**TEXT:**
========

Sleep Safety



Baby Box Co Boxes Have Proactively Tested to All Available Standards 

  • The Baby Box Co. has tested to the existing United States CPSC bassinet standard voluntarily even though our product isn’t required to do so as a Baby Box. We voluntarily underwent this testing because child safety is the reason our company exists. 
  • In terms of testing, our Baby Boxes meet or exceed all applicable tenets of the CPSC, Health Canada and EN standards for bassinets. Baby Boxes are not technically considered bassinets in the United States, however, as they are in Canada, UK and Europe. This is why Baby Box manufacturers can only test to the existing CPSC standard voluntarily, as Baby Box Co. has done, rather than being mandated to do so. 
Standards to which our Baby Boxes have been tested:  
  • ASTM 2194 - US Bassinet Standard
  • ASTM- F963-11 - US Use and Abuse
  • SOR/2010-261 - Health Canada Bassinet
  • 16 CFR 1500.3(c)(6)(vi), ASTM F936-11, ASTM E96/E96M-16 - Additional Flammability - Water Vapor - Confined Spaces - Ventilation testing:
  • 2011/65/EU Annex II - Toxin Test
  • CertiPur-US Certified Foam - Foam Test
  • BS EN 1130-1:1997 - EU/UK Bassinet Standard


Standards are Evolving

  • There are no safety or efficacy studies around any infant sleep product which demonstrate a singular, correlated impact on SIDS and/or SUID. This includes Pack ‘n Plays.

========

**EXERCISES TO COMPLETE:**
1) In the sleep safety text, which standard is listed as the EU/UK bassinet standard?
2) Return the part of the sleep safety text that begins at the words "Standards are Evolving" and stops after the words "Pack ‘n Plays.".
3) Summarize the sleep safety text in two sentences.

**RECORDED INFORMATION:**

========

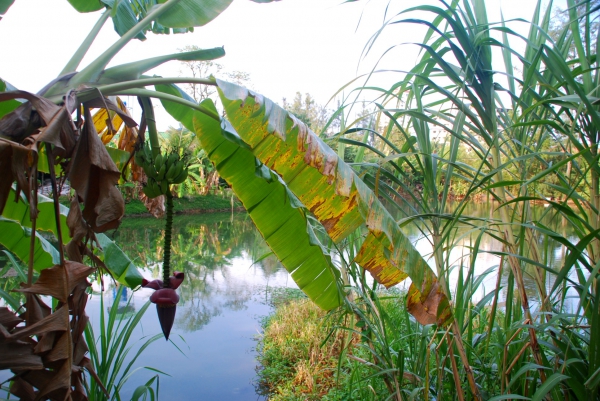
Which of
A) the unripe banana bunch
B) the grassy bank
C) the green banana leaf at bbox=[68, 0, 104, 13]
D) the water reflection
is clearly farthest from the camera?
the grassy bank

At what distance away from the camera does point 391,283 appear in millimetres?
961

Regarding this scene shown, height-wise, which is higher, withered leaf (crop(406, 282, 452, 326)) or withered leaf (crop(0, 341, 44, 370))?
withered leaf (crop(406, 282, 452, 326))

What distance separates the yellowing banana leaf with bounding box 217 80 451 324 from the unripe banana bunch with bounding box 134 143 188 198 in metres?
0.17

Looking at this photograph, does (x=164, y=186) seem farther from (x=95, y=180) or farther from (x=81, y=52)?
(x=81, y=52)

========

**ANSWERS TO THIS EXERCISE:**
1) BS EN 1130-1:1997

2)
Standards are Evolving

  • There are no safety or efficacy studies around any infant sleep product which demonstrate a singular, correlated impact on SIDS and/or SUID. This includes Pack ‘n Plays.

3) The Baby Box Co. says it voluntarily tested its Baby Boxes to the US CPSC bassinet standard, since Baby Boxes are not technically considered bassinets in the United States, and that the boxes meet or exceed all applicable tenets of the CPSC, Health Canada and EN bassinet standards. It also states that no infant sleep product, including Pack 'n Plays, has safety or efficacy studies demonstrating a singular, correlated impact on SIDS and/or SUID.